I feel bereft, but I'm not sure precisely why.
I find myself standing in the centre of the room — the lounge room, the bedroom, the bathroom; my cubicle at work — and casting about me. As if, whatever it is I've lost, I must have dropped it somewhere nearby. But there's only the usual detritus of a time-poor monkey: a broken thread from a random sleeve; a hairband; two south korean coins, each worth one hundred won; the carcass of a clicky pen, done to death by too many commutes. There are notes to myself, on post-it notes and on torn scraps of paper; CDs pulled from their shelves; and a bemusing range of highlighters, including various shades of pink (or is one supposed to be purple?).
None of this looks like equanimity.
But what does equanimity look like? Maybe it's there, and I simply don't know to recognise it. I could ask Mr Balloons — I spotted him the other day, hanging over the edge of his balcony in his familiar glitter-eyed slump, smoking something sweet-smelling and chatting with great verve to, um, nobody visible. But his particular brand of calm is a little too brittle for my taste.
No, the equanimity I want is rooted in confidence, and is a far more robust thing. Not necessarily brawny, but at least resilient. A whippet might have the right form, all sleek and full of coiled power, but it has a gaze and gait too cautious, too unsettled. A snake, then, all elongate and elastic.

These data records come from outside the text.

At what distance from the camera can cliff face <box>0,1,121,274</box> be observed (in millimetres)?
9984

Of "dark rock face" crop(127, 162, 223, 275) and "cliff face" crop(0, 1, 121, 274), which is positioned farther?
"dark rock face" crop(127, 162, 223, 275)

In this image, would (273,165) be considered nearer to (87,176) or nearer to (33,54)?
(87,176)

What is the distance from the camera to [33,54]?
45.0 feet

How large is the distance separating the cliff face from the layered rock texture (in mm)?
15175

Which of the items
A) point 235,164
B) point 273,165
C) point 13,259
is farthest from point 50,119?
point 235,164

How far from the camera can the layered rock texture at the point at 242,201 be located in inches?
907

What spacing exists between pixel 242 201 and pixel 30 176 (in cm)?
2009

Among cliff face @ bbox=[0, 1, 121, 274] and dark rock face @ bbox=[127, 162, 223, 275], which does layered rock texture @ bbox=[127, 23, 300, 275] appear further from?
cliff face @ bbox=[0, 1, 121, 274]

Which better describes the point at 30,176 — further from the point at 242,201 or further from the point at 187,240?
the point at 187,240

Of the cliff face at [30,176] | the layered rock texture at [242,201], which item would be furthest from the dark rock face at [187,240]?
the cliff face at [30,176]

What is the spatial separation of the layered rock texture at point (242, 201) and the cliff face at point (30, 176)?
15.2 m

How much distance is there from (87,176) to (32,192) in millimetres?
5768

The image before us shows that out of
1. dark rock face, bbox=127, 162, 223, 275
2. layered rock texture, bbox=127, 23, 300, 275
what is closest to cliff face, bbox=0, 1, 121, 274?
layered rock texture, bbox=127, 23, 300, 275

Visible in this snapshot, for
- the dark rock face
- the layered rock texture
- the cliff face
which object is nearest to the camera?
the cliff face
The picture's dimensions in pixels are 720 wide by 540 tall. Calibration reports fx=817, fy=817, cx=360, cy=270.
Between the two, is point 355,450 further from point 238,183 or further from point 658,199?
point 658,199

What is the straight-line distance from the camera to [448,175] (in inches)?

Wait. I know what equanimity rooted in confidence looks like. Or what it used to look like, when last I saw it.
It's small, too young to be made ugly by the fur-ification of adulthood, and black, and it has fangs that can pierce a human toenail. Should it sense your presence, it will turn to face you, and rear up to present those fangs and — despite the alarming disparity in size between you, the time-poor monkey, and it — it will charge. Because you and it both know one irrefutable fact: its venom puts it above you on the food chain.
It's a baby funnel web spider.
And it's not native to my flat, or my cubicle at work, or any of my new haunts.
No wonder I haven't been able to find it.
This is new territory. Everything has a new shape now. Even me. Especially me.